** WORK REQUIRED **
Leave every image behind and restate the data word for word.

##### EXCERPTED RECORDS

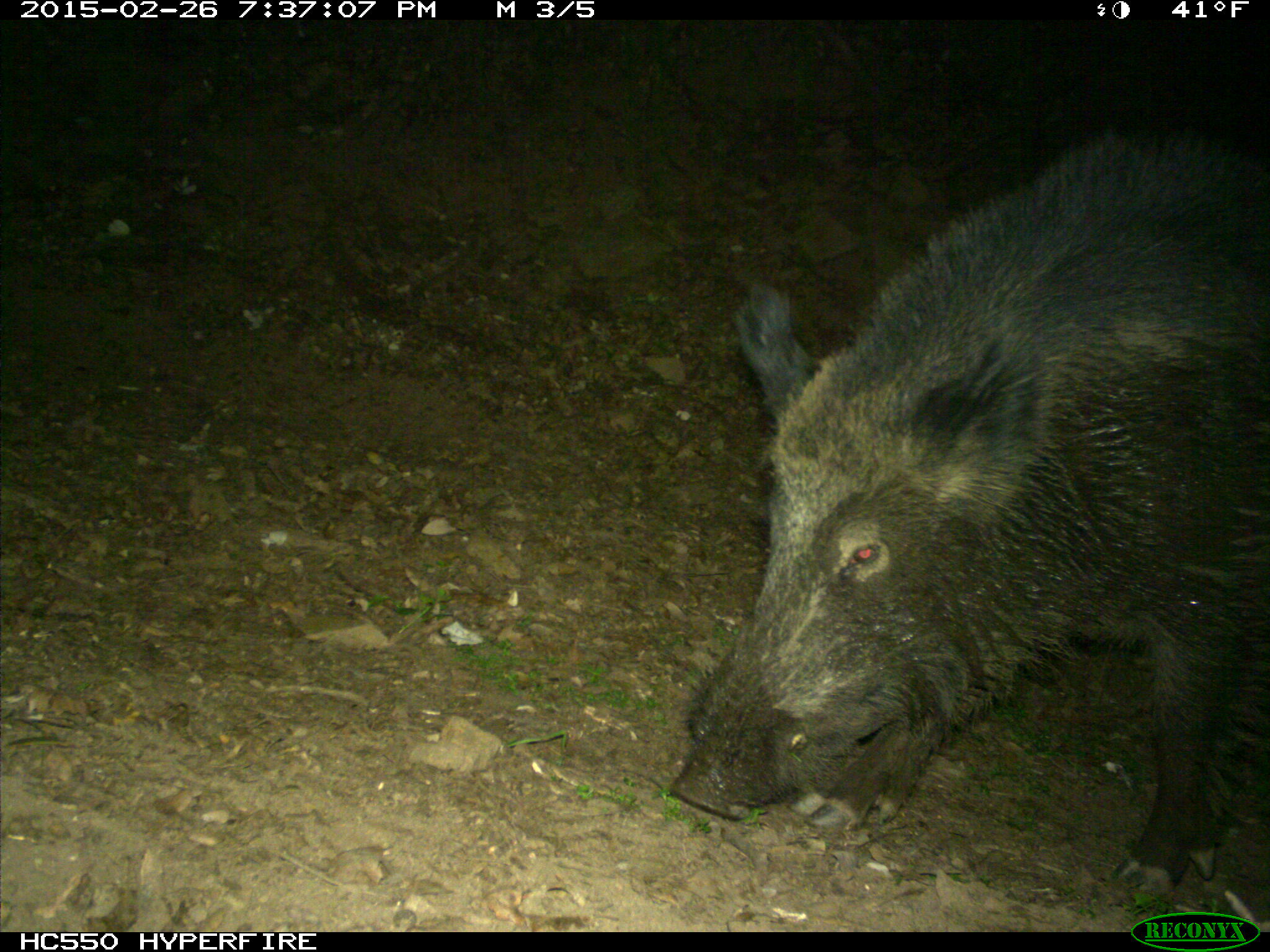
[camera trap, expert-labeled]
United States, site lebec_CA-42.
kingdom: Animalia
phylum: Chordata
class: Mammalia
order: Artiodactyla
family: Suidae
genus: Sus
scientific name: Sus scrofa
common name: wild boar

##########

** YOUR RESPONSE **
[camera trap, expert-labeled]
United States, site lebec_CA-42.
kingdom: Animalia
phylum: Chordata
class: Mammalia
order: Artiodactyla
family: Suidae
genus: Sus
scientific name: Sus scrofa
common name: wild boar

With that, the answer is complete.